January 27, 2014

TBR Dare and reading update

Remember when I said there are better book bloggers?  One of my favorites is Ready When You Are, C.B. who is hosting the Triple Dog TBR Dare.

[edit: James has a new blog at jamesreadsbooks.com because of Blogger feed issues but is still hosting the TBR Dare at the link above.]

I'm not one for reading challenges because as soon as I lock myself into a fixed list I'm not happy.  There's a reason he calls it a "dare" rather that a "challenge."  It's shorter than most of the year-long challenges and you've already created the list yourself.  It's your To Be Read list or pile or shelf.  And while you're locked into a list, it's one of your own making and you can choose how you go about it.  When I started participating in this challenge a few years back, I had over a hundred titles on my TBR list.  I'm always adding and deleting but this has kept me focused on it and now it's under 50 titles in as long as I can remember.

The thing about the challenge is that you can still buy books and I make exceptions for book club books, but you just don't read anything other than what you've already bought or had on your list for a while.  It's a great way to clear the decks for the rest of the year and deal with some ever-present reader guilt.  If you do it right, when April comes around you feel happy and proud and can't wait to tear into some new books!

Since January 1 I've only finished two book.  The first was A Short History of Nearly Everything by Bill Bryson ( a re-read for me and part of my book club) and Terry Pratchett's The Light Fantastic.  That one is part of the Discworld series.  I read his and Neil Gaiman's Good Omens a couple years back and loved it.  Our book club did Guards!
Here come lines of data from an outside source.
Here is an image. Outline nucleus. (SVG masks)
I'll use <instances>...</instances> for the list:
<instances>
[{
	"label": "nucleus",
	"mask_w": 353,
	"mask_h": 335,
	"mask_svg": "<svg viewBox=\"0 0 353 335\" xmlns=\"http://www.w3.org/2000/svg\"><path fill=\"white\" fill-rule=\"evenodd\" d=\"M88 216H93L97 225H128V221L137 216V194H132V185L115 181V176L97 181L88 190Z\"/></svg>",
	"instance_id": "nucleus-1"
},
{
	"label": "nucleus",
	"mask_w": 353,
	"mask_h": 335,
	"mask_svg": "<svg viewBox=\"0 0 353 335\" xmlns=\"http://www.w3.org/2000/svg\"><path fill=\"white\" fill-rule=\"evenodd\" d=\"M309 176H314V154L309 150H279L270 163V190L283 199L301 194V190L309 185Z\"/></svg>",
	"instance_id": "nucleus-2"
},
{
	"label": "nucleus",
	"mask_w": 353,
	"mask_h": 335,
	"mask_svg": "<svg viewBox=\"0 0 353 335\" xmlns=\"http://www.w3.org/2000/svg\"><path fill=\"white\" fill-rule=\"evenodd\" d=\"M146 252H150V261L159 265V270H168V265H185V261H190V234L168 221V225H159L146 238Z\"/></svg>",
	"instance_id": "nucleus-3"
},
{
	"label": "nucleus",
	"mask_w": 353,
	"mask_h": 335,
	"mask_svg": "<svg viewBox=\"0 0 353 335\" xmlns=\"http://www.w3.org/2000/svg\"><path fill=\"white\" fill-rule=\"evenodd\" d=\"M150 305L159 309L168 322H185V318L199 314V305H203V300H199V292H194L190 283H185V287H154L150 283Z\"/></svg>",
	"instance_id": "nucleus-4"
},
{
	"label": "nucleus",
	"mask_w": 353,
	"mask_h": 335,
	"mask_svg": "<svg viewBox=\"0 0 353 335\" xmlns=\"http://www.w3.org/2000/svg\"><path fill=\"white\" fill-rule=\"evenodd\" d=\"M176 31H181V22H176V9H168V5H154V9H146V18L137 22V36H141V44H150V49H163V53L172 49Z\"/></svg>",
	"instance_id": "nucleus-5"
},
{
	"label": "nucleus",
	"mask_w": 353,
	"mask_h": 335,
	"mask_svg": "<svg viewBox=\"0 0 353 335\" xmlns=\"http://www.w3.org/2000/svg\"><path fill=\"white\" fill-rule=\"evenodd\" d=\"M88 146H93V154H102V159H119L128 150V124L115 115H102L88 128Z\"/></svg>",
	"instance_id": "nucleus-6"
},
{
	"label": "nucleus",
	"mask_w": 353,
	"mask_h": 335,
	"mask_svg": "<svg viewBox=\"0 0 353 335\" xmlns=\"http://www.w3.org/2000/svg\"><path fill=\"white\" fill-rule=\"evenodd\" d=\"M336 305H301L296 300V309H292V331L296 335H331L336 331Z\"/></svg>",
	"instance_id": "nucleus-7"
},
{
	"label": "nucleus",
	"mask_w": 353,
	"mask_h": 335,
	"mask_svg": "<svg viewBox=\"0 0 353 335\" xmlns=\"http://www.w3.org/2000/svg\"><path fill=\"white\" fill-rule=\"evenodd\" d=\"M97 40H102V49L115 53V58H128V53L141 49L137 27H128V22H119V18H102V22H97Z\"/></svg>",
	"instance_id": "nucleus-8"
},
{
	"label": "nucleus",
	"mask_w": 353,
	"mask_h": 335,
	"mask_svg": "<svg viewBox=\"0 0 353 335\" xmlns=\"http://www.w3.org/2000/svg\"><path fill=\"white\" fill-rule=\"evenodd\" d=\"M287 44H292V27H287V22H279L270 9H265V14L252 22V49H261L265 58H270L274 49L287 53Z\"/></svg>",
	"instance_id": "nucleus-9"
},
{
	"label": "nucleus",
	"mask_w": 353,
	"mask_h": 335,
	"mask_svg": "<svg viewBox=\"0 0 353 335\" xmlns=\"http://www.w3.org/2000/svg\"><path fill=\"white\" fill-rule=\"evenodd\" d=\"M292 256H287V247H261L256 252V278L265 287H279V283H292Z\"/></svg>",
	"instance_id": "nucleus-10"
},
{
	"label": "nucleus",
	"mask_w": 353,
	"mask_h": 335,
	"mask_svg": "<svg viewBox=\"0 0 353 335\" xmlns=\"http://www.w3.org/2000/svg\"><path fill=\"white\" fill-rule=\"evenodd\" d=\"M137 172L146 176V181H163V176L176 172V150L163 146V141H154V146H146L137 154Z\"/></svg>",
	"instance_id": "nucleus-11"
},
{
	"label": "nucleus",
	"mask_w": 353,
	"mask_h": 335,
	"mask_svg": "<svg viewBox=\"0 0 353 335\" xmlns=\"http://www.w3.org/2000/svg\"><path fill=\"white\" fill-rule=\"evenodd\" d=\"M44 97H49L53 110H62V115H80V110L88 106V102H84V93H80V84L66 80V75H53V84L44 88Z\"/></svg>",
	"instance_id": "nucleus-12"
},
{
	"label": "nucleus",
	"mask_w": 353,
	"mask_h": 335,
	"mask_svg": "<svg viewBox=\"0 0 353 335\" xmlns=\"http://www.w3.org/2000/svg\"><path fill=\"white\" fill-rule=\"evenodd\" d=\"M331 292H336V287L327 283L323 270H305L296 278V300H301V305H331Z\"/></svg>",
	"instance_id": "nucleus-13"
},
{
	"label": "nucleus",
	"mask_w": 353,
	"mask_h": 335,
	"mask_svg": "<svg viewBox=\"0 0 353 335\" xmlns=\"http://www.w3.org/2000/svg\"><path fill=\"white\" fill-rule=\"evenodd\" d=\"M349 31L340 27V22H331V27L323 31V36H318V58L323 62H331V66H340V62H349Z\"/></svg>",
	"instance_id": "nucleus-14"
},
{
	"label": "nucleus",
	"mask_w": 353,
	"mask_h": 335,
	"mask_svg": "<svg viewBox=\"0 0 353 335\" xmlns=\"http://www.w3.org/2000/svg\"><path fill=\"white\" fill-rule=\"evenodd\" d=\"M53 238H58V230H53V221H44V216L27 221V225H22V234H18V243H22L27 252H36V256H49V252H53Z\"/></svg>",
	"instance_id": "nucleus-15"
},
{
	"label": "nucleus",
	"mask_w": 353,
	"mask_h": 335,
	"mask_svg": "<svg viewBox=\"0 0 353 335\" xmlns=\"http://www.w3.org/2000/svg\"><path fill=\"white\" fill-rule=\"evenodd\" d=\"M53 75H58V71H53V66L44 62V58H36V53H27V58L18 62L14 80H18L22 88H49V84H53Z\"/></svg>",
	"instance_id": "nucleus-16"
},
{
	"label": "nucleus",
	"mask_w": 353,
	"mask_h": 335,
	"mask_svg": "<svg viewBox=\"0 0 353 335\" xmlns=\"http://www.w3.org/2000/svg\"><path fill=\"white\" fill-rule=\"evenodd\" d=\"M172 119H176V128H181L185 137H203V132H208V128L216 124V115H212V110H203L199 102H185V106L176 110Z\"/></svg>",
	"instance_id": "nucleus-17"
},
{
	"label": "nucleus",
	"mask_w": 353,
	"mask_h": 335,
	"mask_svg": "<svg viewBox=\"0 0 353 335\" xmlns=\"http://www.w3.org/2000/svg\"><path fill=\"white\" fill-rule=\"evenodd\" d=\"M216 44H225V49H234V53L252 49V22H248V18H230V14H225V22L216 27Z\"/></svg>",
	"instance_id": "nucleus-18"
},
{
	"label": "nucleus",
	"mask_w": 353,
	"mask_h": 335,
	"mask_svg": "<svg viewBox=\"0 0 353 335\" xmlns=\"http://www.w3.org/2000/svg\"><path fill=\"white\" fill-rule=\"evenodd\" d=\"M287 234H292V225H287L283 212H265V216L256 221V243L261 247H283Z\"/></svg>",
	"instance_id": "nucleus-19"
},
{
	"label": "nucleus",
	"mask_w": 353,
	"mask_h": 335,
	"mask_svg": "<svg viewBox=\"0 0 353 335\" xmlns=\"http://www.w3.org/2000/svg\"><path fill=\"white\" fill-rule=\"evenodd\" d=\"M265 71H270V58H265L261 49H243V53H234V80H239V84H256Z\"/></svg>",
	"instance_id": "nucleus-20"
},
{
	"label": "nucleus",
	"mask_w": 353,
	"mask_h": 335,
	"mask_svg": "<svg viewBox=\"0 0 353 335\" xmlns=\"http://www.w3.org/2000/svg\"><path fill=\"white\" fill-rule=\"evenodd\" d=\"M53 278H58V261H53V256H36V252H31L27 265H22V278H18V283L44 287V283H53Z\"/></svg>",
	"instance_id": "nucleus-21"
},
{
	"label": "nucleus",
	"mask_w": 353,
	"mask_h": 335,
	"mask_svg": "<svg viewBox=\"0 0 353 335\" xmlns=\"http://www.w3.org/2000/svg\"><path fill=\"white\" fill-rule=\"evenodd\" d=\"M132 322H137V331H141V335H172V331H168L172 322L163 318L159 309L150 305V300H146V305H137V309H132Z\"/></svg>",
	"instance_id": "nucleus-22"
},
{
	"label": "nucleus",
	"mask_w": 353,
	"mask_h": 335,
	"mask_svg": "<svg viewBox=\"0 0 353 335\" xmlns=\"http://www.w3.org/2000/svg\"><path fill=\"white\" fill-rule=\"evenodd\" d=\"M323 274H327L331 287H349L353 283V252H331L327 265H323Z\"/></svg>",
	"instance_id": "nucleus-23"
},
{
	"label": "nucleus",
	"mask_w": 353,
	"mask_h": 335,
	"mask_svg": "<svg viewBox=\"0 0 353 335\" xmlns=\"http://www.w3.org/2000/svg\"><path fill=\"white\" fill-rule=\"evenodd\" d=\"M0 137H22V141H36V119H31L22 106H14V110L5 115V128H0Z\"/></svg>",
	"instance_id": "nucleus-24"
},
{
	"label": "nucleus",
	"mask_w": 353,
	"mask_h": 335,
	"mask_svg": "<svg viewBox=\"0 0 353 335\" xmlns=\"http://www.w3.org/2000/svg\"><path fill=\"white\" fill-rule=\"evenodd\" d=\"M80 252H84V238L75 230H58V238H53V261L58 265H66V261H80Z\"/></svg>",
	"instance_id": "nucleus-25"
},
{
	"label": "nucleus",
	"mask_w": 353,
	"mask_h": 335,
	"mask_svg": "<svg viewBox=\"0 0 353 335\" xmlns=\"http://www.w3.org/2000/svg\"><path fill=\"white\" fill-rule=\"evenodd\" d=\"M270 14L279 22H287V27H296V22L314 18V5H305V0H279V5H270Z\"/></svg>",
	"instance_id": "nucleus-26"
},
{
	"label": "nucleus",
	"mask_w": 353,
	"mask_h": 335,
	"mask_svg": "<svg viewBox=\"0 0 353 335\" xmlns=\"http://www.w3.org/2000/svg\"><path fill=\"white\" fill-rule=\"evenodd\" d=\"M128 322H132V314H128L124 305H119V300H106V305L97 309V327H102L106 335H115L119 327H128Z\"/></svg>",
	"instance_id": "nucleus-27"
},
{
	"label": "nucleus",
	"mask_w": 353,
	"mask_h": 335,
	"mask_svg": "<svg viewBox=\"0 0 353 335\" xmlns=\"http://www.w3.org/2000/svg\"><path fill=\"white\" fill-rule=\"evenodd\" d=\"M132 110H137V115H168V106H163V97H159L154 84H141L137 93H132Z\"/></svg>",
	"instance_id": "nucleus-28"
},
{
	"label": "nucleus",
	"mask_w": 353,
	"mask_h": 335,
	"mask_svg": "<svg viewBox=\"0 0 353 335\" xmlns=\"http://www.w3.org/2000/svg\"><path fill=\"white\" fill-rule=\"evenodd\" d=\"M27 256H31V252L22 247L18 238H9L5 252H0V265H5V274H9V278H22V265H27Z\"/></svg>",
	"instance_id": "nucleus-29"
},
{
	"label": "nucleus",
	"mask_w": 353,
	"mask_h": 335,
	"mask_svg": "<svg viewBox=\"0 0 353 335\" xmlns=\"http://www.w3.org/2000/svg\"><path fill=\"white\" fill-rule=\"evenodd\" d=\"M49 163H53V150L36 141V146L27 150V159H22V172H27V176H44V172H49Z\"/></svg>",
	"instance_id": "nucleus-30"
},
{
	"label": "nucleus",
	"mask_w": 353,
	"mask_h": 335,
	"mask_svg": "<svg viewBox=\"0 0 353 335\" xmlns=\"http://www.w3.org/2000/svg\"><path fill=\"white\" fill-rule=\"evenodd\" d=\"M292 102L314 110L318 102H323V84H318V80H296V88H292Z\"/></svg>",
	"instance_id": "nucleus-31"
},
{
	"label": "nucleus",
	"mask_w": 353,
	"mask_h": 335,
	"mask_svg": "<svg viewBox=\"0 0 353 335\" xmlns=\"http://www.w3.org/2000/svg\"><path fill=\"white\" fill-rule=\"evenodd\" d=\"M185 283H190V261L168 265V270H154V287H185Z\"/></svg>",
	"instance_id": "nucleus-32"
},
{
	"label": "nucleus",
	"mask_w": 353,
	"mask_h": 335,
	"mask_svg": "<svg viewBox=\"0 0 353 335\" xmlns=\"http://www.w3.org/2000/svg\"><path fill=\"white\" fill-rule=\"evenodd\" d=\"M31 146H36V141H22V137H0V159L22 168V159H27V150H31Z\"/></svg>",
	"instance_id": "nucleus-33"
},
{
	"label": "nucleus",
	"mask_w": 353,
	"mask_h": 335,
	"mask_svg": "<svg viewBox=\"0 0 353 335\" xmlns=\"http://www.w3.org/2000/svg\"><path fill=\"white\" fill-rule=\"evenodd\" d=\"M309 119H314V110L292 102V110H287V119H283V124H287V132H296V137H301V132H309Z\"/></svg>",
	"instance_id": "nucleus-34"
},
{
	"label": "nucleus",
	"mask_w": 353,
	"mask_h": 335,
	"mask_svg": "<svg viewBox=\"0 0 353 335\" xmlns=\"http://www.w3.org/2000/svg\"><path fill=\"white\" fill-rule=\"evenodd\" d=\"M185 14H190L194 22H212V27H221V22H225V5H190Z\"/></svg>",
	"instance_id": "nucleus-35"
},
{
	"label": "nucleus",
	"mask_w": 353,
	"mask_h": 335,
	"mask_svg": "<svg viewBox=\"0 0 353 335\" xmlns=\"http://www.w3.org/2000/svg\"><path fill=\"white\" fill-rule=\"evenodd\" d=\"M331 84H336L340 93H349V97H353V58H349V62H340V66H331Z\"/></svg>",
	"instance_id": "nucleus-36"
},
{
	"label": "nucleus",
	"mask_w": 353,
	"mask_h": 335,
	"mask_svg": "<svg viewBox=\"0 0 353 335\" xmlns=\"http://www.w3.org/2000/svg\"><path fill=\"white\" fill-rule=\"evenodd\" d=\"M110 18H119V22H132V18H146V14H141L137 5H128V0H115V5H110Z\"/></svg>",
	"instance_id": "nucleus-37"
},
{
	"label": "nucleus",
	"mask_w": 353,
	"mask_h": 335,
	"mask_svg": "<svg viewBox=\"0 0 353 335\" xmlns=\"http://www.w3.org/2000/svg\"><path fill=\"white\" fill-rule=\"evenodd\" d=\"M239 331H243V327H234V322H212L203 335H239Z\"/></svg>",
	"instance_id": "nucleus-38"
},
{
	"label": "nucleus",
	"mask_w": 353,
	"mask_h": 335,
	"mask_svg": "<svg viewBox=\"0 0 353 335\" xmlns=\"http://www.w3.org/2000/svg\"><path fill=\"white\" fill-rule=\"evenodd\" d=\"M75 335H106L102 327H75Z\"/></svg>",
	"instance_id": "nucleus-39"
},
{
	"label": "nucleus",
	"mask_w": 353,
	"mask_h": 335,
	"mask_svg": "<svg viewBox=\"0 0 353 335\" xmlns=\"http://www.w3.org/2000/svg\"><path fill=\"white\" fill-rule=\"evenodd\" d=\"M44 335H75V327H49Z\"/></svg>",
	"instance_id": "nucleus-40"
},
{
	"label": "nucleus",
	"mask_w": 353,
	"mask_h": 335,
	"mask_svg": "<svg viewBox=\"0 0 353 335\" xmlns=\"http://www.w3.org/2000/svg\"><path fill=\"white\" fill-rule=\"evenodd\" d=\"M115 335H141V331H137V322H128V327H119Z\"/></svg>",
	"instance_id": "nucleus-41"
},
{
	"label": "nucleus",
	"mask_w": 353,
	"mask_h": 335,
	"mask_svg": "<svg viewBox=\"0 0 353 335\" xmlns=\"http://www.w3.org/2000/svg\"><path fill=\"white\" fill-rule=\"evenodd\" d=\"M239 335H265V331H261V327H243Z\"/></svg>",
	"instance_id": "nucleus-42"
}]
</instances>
Guards! some time back and I loved it.  Then last year there was a sale on the first few Discworld books for the Kindle and I snapped them up,  This one is really a continuation of the story from the first book, The Color of Magic.

Now you may think it is weird we read book 8 in a 40 book series for the book club.  But you have to imagine the Discworld series as if J.K. Rowling wrote the first seven Harry Potter novels, then wrote a handful of books about the dragon trainers in northern Europe, then a few books about the ghosts, then maybe some Ministry of Magic books and maybe a series about Neville Longbottom and called them all "the Hogwarts Novels."  They'd all take place in the same universe, but they're really different characters and stories.  So book 8  is the first book in a continuing series about the City Watch guards and it's hilarious.  A great place to start and know if you enjoy this kind of Douglas Adams/Monty Python-type of funny and bitingly satirical fantasy.  The first two books are earlier works, so not quite as tightly written and while I quite enjoyed them, I think book 8 is probably a better place to try the Discworld on and see if you like it there. I did, so I'm going to go read them all.  Eventually.